> _WHAT YOU SHOULD DO_
In the stretch from the line containing "From all of" through the end of the records, change "nearest" to "closest". Write out only those lines again and leave everything else as it is.

Records on spatial positioning
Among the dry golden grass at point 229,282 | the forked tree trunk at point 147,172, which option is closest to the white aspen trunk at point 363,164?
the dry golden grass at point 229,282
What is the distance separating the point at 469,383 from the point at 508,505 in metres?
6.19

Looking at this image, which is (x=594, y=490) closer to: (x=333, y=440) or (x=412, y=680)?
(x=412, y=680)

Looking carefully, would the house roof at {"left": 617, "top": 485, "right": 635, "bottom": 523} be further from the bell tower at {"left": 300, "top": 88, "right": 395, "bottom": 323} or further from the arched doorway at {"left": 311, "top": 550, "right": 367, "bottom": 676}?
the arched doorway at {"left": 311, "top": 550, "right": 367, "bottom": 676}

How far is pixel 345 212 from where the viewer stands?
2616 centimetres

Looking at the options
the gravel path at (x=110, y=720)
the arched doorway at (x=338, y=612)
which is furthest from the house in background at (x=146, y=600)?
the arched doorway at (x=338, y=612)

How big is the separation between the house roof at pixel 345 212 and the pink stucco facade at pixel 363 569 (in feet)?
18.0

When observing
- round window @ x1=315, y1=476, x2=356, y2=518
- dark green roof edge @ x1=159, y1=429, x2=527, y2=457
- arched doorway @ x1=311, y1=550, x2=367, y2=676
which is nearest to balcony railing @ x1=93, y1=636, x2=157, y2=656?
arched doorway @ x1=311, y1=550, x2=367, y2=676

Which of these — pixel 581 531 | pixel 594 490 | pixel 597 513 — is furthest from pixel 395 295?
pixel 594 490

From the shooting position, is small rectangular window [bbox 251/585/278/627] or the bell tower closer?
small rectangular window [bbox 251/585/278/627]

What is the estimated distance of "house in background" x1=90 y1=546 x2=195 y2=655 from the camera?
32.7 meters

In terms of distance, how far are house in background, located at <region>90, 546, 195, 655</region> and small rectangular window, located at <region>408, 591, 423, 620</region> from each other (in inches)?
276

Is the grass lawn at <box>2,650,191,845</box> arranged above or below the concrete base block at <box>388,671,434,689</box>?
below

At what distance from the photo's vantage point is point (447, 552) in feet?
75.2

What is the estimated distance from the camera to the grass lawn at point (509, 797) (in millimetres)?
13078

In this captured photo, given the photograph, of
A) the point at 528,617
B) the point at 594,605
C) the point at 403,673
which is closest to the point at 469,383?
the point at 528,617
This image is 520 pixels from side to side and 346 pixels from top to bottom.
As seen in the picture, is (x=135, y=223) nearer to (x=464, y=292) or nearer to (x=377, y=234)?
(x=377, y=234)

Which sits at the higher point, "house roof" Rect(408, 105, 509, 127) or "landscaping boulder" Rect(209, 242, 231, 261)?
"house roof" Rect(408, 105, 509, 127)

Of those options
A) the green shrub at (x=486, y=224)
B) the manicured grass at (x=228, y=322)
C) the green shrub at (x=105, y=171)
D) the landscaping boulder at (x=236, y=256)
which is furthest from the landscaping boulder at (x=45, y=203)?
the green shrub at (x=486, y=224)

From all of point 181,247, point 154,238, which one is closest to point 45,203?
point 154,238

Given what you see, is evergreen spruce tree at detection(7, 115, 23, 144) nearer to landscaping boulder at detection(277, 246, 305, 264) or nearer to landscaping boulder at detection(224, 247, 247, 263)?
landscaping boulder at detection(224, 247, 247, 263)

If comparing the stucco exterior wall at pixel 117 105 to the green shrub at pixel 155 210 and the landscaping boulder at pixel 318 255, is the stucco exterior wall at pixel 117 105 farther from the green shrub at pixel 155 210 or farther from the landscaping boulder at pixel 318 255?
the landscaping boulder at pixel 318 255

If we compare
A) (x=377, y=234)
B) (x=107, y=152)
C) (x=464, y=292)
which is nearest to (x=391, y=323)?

> _SOLUTION FOR THIS EXERCISE_
From all of point 181,247, point 154,238, which one is closest to point 45,203?
point 154,238

Given what you see, is evergreen spruce tree at detection(7, 115, 23, 144) nearer to landscaping boulder at detection(277, 246, 305, 264) or nearer to landscaping boulder at detection(224, 247, 247, 263)?
landscaping boulder at detection(224, 247, 247, 263)

If comparing the stucco exterior wall at pixel 117 105 to the green shrub at pixel 155 210 and the landscaping boulder at pixel 318 255, is the stucco exterior wall at pixel 117 105 farther from the green shrub at pixel 155 210 or farther from the landscaping boulder at pixel 318 255?
the landscaping boulder at pixel 318 255

If we compare
A) (x=377, y=234)
B) (x=107, y=152)
C) (x=464, y=292)
which is closest to (x=391, y=323)?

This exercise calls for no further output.